There was something at odds about Mica’s cyborg feminist narrative beyond the fact that she reproduced the standard contemporary cyborg figure, recognizable from characters in Ghost in the Shell and Ex Machina. (This in itself raises critical questions such as: What should AI look like? Should it be human-like? Why is it regularly depicted as white and female?) But what was even more troubling (and opaque) was that at the backend of the experience a data collection system was operating to feed this work-in-progress AI with information from the participants’ bodies.

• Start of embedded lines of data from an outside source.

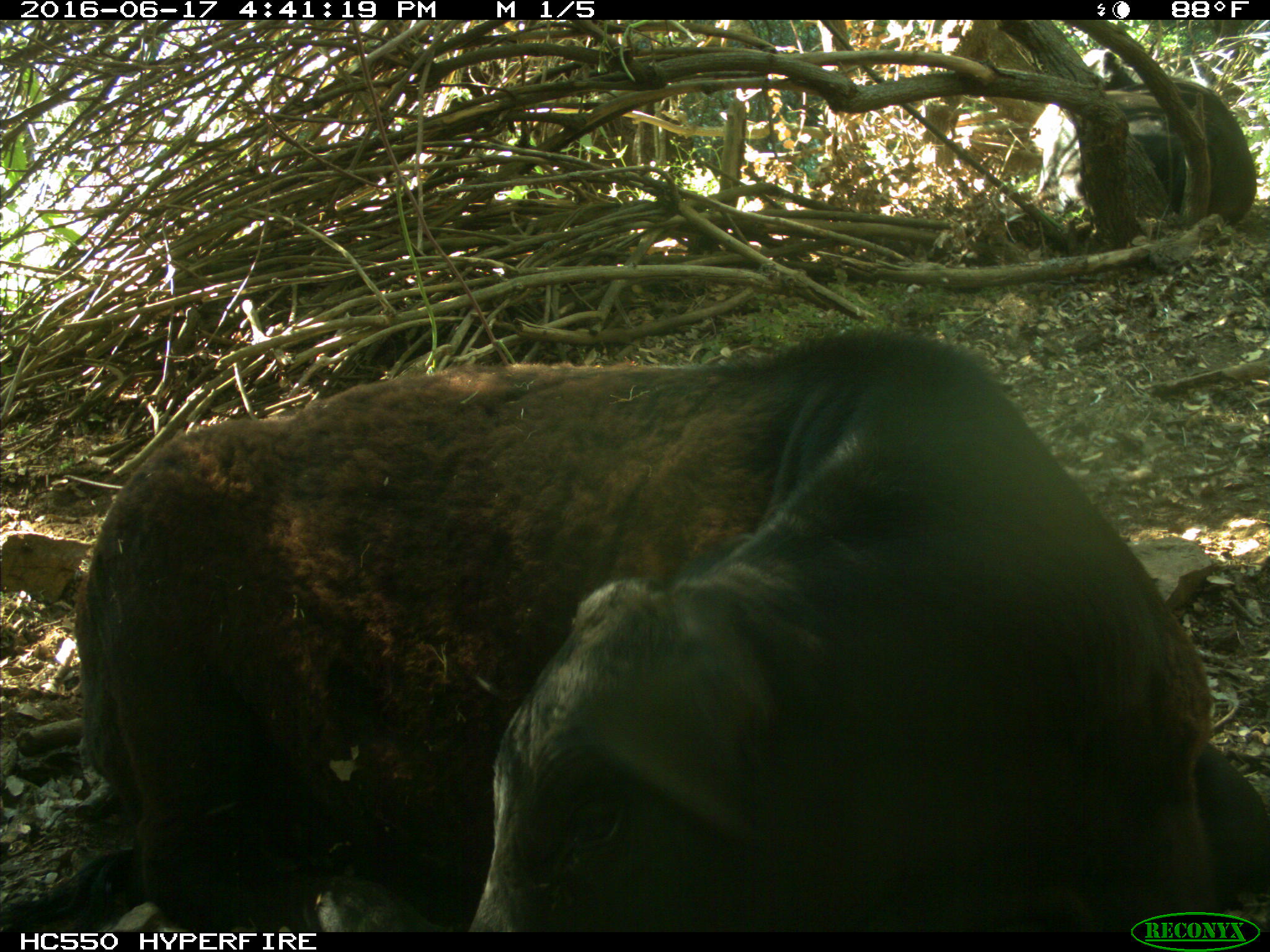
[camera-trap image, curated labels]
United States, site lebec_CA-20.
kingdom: Animalia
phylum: Chordata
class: Mammalia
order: Artiodactyla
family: Bovidae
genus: Bos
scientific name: Bos taurus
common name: domestic cow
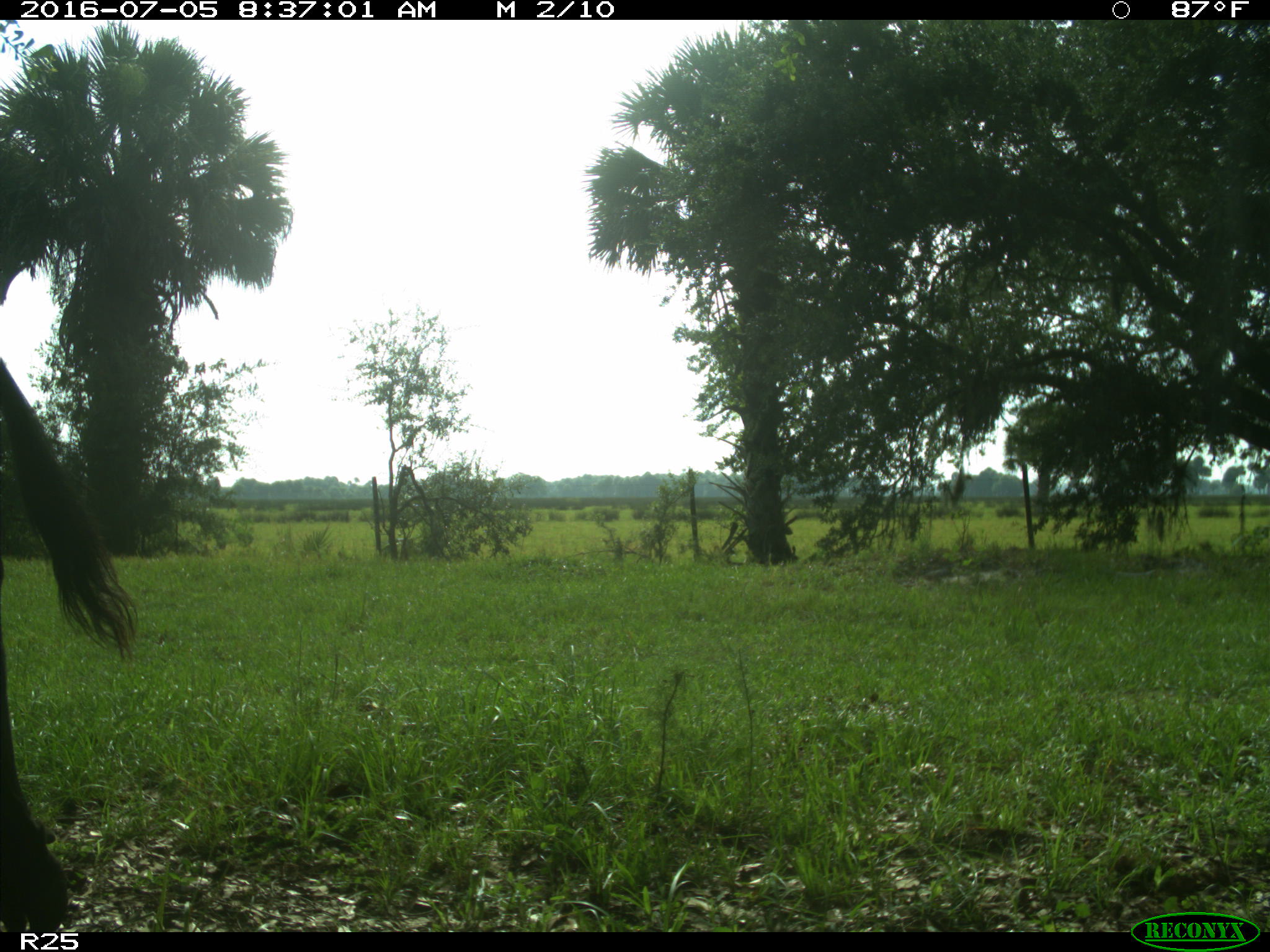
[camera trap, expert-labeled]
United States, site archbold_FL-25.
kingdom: Animalia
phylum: Chordata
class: Mammalia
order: Artiodactyla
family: Bovidae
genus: Bos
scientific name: Bos taurus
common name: domestic cow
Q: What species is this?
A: Bos taurus (domestic cow).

“Magic Leap will collect certain data about you, including the size and position of your pupils and iris… We will extract geometric representations of your face and body movements from the audio and visual recordings… Magic Leap and its service providers will only use the information to develop and improve Magic Leap’s products and services,” read part of the release form that participants had to sign. That makes you wonder if the user’s data is the actual product of this experience (as it is with Facebook and other platforms). In this case, it is not so much about the ghosts in the machine. Rather, it’s about how in this age of biometrics, big data, and surveillance, we should be concerned with our bodies entering the machines. How we are being digitized, datafied, commodified?

Both Interlooped and Mica raise questions about how our bodies are entering and exiting virtual spaces. New Frontier is a good space to have critical conversations on these developments as it brings together people with different backgrounds shaping not only the future of storytelling but of our lives. As Kamal Sinclair, director of New Frontier Lab Programs (and a contributing editor for Immerse), said at one of the panel discussions, “We have the opportunity to change the course of the technology now because it does not have a defined language yet.” But we need to be seriously thinking about the sociopolitical and ethical consequences of the making of a new reality.